Angel Comedy is a free comedy night that runs seven nights a week at two pub venues in London, England; above the Camden Head and in The Bill Murray. The club was founded by Barry Ferns, Sarah Pearce, Rachael Warnes and Dec Munro, and describes itself as "making comedy more accessible for audiences and comedians".

The Camden Head 

The comedy night was started in 2010 by comedian Barry Ferns as a weekly show with the intention of giving stage time to newer acts and allowing established professional comics to test new material. In 2012 the club was extended to run three nights per week. In April 2013, Angel Comedy held London's first week long free comedy festival, and then began running nightly.

The comedy night has hosted comedians including Dara Ó Briain, Tommy Tiernan, Eddie Izzard, Russell Howard, Daniel Simonsen and Holly Walsh. In January 2015, Ferns launched The Angel Comedy zine and podcast, featuring interviews with comedians who have performed at the club. Celia Pacquola was the first guest on the programme.

In February 2015, the club announced that it was collaborating with the US and Canadian comedy troupe The Second City and UK comedy blog Comedy Blogedy to bring Second City to the United Kingdom.

The Bill Murray 
In 2016 Angel Comedy launched a Kickstarter campaign to purchase and renovate a pub in Islington, a second space running on the same Angel Comedy Principle.
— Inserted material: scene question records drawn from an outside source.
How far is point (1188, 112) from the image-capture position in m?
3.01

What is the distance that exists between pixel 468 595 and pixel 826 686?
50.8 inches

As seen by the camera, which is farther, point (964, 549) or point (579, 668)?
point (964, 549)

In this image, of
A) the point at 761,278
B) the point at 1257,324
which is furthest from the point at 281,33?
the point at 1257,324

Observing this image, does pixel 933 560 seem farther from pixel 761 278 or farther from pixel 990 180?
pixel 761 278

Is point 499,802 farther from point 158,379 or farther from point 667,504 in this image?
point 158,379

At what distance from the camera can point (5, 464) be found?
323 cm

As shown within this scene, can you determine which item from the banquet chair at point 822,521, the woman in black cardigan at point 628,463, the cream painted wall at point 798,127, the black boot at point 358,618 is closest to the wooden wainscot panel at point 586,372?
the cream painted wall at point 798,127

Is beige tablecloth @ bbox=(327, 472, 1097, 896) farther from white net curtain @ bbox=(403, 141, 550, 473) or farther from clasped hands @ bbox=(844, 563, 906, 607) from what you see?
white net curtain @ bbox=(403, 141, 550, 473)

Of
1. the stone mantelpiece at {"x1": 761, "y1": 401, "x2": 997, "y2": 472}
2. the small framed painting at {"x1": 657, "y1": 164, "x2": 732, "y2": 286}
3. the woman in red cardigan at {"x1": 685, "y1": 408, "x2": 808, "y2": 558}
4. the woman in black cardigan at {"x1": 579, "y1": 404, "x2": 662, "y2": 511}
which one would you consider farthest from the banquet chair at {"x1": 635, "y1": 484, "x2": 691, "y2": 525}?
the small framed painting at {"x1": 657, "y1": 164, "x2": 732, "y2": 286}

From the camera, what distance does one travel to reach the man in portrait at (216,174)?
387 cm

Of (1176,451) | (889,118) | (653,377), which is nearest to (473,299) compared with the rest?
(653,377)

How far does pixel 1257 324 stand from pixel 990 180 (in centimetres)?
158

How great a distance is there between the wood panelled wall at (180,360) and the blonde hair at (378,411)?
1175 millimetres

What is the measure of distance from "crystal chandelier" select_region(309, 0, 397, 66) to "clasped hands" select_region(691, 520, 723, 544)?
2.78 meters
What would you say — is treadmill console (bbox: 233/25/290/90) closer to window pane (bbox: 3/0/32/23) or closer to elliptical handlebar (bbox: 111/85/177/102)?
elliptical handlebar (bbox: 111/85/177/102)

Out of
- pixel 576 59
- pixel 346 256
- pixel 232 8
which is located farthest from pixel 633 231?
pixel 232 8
The pub opened as The Bill Murray in 2017. Angel Comedy contacted comedian Bill Murray to seek his blessing for the pub's name, and in the absence of a response the pub is said to be officially named after William Murray, 1st Earl of Dysart.

The Bill Murray hosts Angel Comedy's workshops and courses, and serves as a place for comedians to test material with a more eclectic programme of shows. It is their base for future expansive projects.